Written instruction 1
Retype, character for character, the part of the car audio forum thread that opens with the words containing "I love the 650" and closes with "the tm65 does.".

Provided text
Great job, looking forward to hearing your thoughts after the break in period.


----------



## chasingSQ (Sep 25, 2017)

Coppertone said:


> Great job, looking forward to hearing your thoughts after the break in period.


well i got them used from a respected forum member , so there broken in already, they sound amazing , incredible detail and lots of mid bass punch . however im going to listen to them for this week of commuting and make a decision . i almost think its a shame to run these in a 3 way system for just mid bass duties , because they pretty much play flat to 3-4k and do it very well . check out bikini punks review of them some time .


----------



## chasingSQ (Sep 25, 2017)

so made a decision to sell the arians , and go with a set of si tm65 mk2 's . they are right up my alley for this build , there super shallow and the reviews are awesome , the issue with the arians are the depth not that there super deep at 3.2 inches but to make them fit the surround is way to close to my door panel and oem grill they hit it at there full x-max 
and i like some mid bass punch so thats my 2 cents on them . amazing driver , but wont work in my door , i installed the audio frog 12 as well , amazing sub ! very happy with that purchase .


----------



## chasingSQ (Sep 25, 2017)

so as i am addicted to swapping our gear these days , i swapped the audison tweets for a set of tempo 10's , and i just picked up a set of dynaudio esotar 650 mid bass to replace the si bm mk2 . and lastly picked up a helix dsp pro mk2 , to control everything a little better than the da-3 can . i hope .


----------



## JimmyDee (Mar 8, 2014)

Hmmm... 
Tempo 10 / Esotar 650 combo, you say?


----------



## Lycancatt (Apr 11, 2010)

I love the 650 as a midrange, but in a 3 way, i'll wager you much prefer the si driver over it. no harm in testing though! but be aware the 650 wont have the impact the tm65 does.


----------



## chasingSQ (Sep 25, 2017)

jimmydee said:


> Hmmm...
> Tempo 10 / Esotar 650 combo, you say?

Records for this task

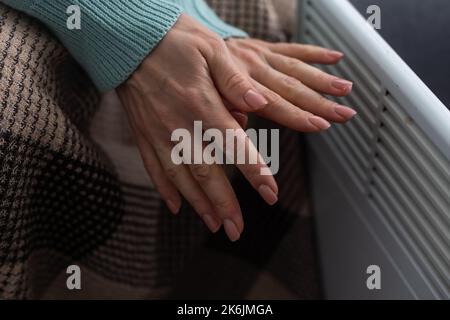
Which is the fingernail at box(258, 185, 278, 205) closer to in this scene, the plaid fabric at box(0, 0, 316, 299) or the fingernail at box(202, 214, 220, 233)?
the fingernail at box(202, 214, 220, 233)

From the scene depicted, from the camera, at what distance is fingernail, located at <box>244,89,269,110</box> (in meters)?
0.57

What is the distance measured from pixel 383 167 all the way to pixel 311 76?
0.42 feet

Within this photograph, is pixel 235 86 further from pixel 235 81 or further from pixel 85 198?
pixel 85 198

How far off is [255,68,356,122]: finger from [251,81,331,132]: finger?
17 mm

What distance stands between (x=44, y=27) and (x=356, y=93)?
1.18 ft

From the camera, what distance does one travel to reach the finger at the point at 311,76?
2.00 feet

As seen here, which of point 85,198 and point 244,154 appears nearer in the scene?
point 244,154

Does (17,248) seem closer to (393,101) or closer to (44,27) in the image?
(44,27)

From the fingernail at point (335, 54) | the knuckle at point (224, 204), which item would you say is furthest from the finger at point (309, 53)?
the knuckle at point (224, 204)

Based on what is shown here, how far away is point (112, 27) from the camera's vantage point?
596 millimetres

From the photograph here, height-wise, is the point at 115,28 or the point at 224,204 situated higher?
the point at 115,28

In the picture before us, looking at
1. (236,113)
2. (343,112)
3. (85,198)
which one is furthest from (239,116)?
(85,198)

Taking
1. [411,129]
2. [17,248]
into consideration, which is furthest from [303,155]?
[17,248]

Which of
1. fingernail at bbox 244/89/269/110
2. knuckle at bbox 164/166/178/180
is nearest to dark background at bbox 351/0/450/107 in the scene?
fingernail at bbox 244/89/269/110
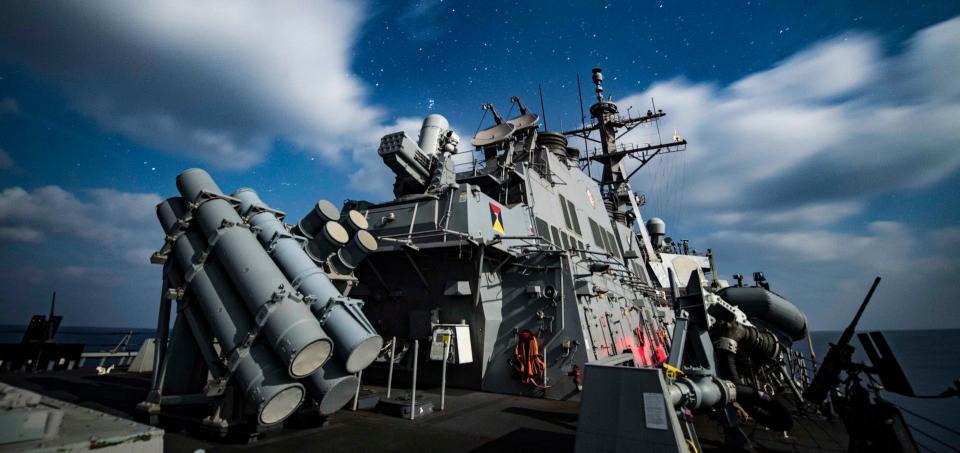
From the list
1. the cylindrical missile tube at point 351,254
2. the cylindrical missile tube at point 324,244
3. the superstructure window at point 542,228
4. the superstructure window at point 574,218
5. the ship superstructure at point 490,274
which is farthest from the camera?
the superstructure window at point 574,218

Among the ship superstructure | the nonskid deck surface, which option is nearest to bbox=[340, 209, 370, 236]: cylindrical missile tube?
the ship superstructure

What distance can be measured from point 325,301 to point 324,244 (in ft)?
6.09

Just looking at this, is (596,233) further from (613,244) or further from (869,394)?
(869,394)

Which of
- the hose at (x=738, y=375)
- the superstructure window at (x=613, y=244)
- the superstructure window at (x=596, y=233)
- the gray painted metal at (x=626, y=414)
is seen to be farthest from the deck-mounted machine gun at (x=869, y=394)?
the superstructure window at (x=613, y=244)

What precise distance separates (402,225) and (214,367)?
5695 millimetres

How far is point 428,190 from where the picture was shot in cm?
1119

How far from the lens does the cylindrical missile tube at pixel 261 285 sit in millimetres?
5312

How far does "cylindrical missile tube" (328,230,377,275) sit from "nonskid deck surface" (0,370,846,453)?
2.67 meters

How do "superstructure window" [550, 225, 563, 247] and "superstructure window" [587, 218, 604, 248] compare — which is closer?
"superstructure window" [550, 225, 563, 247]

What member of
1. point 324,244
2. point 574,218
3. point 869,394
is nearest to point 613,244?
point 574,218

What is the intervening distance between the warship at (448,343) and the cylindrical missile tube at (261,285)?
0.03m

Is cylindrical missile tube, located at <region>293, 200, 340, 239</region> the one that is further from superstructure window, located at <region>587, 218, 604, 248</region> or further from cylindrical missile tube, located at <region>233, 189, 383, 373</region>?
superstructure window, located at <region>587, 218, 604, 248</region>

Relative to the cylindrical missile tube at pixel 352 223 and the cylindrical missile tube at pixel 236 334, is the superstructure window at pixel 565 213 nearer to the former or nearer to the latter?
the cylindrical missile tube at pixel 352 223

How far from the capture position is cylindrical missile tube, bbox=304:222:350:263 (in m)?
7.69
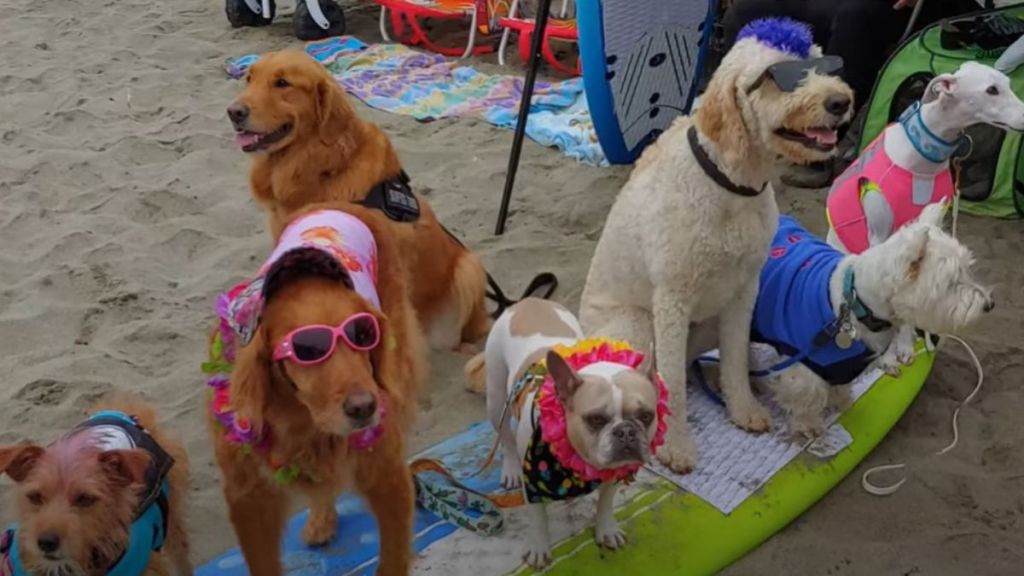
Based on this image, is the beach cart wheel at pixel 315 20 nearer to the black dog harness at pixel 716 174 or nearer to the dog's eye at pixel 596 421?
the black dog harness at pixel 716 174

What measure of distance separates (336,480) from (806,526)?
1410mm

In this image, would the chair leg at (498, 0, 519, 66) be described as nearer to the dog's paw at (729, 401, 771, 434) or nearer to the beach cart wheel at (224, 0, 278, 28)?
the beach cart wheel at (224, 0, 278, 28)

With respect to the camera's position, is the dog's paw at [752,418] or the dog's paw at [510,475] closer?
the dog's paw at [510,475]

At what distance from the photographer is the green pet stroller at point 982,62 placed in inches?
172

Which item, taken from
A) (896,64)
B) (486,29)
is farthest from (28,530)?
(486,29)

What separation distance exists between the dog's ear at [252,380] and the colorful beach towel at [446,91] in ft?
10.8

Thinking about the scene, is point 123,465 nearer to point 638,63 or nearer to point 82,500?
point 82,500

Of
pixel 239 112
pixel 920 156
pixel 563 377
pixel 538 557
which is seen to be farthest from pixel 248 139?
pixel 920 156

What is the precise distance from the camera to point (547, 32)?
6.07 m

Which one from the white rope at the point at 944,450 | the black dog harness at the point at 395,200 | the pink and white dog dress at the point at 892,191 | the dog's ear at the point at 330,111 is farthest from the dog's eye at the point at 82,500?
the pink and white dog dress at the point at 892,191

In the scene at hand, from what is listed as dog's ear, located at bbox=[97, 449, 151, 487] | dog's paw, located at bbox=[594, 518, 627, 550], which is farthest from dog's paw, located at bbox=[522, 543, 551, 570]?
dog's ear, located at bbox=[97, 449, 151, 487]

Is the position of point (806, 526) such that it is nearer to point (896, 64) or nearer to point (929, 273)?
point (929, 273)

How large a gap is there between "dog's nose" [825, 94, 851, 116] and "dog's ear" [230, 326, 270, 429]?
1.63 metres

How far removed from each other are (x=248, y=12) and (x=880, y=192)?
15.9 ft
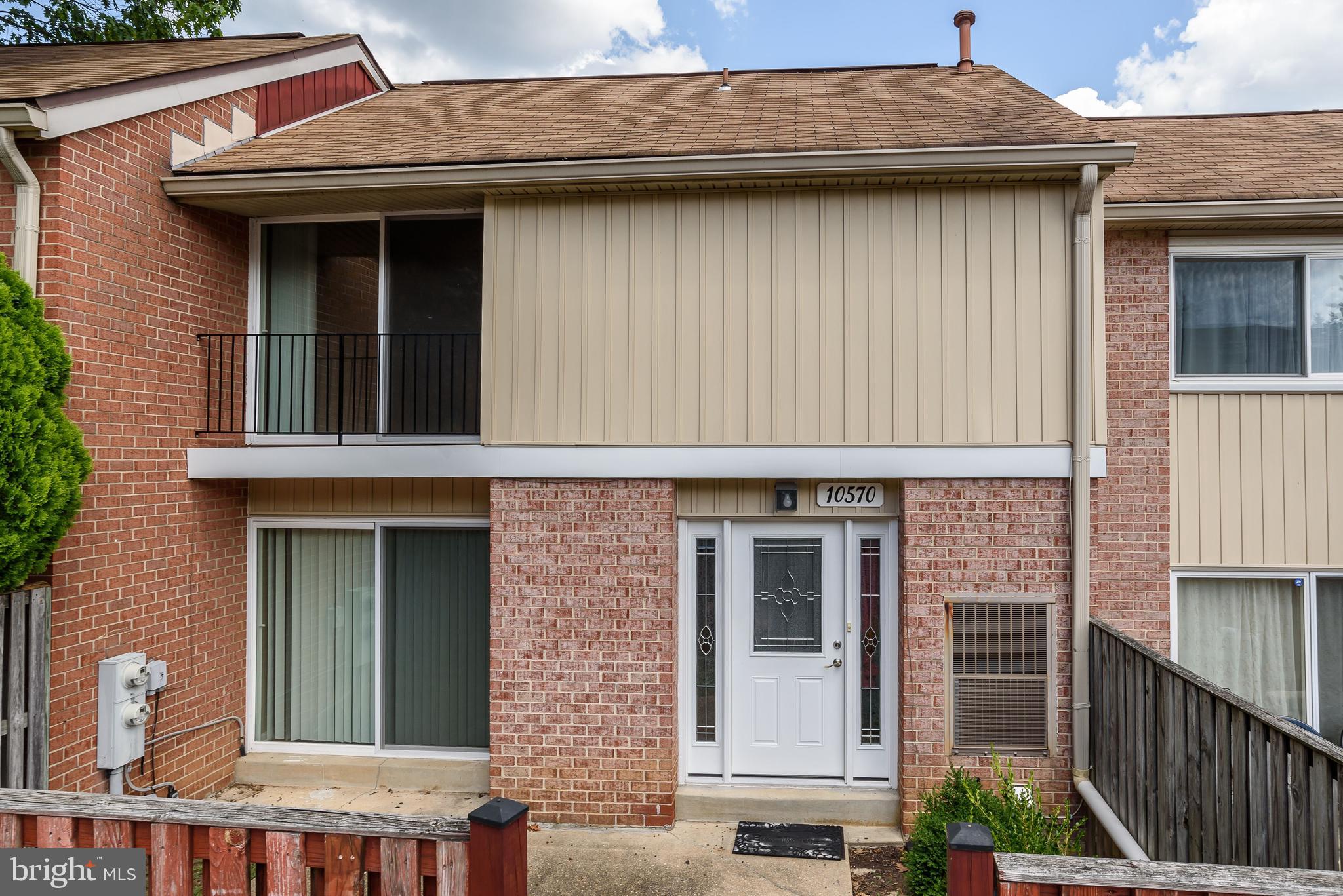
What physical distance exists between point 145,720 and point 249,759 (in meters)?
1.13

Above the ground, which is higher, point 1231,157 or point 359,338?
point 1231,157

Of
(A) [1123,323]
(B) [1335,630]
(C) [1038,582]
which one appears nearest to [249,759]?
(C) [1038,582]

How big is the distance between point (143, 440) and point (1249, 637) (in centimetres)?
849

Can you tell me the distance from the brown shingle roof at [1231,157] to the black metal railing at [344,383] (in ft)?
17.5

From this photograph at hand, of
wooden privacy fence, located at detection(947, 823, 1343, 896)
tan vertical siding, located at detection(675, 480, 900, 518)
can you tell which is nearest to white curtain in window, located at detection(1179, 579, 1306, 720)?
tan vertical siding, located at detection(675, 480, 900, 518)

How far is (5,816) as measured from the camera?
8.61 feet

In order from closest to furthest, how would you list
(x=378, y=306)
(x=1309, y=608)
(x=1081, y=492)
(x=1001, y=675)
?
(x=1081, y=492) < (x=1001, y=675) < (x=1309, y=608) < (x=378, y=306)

Written instruction 2
Echo verbatim the part of the entries that opens with the line containing "From the list" and closes with the line containing "5. the ship superstructure at point 490,274", including both of those lines.

Task response 1
I love the 650 as a midrange, but in a 3 way, i'll wager you much prefer the si driver over it. no harm in testing though! but be aware the 650 wont have the impact the tm65 does.

Task response 2
From the list
1. the cylindrical missile tube at point 351,254
2. the cylindrical missile tube at point 324,244
3. the superstructure window at point 542,228
4. the superstructure window at point 574,218
5. the ship superstructure at point 490,274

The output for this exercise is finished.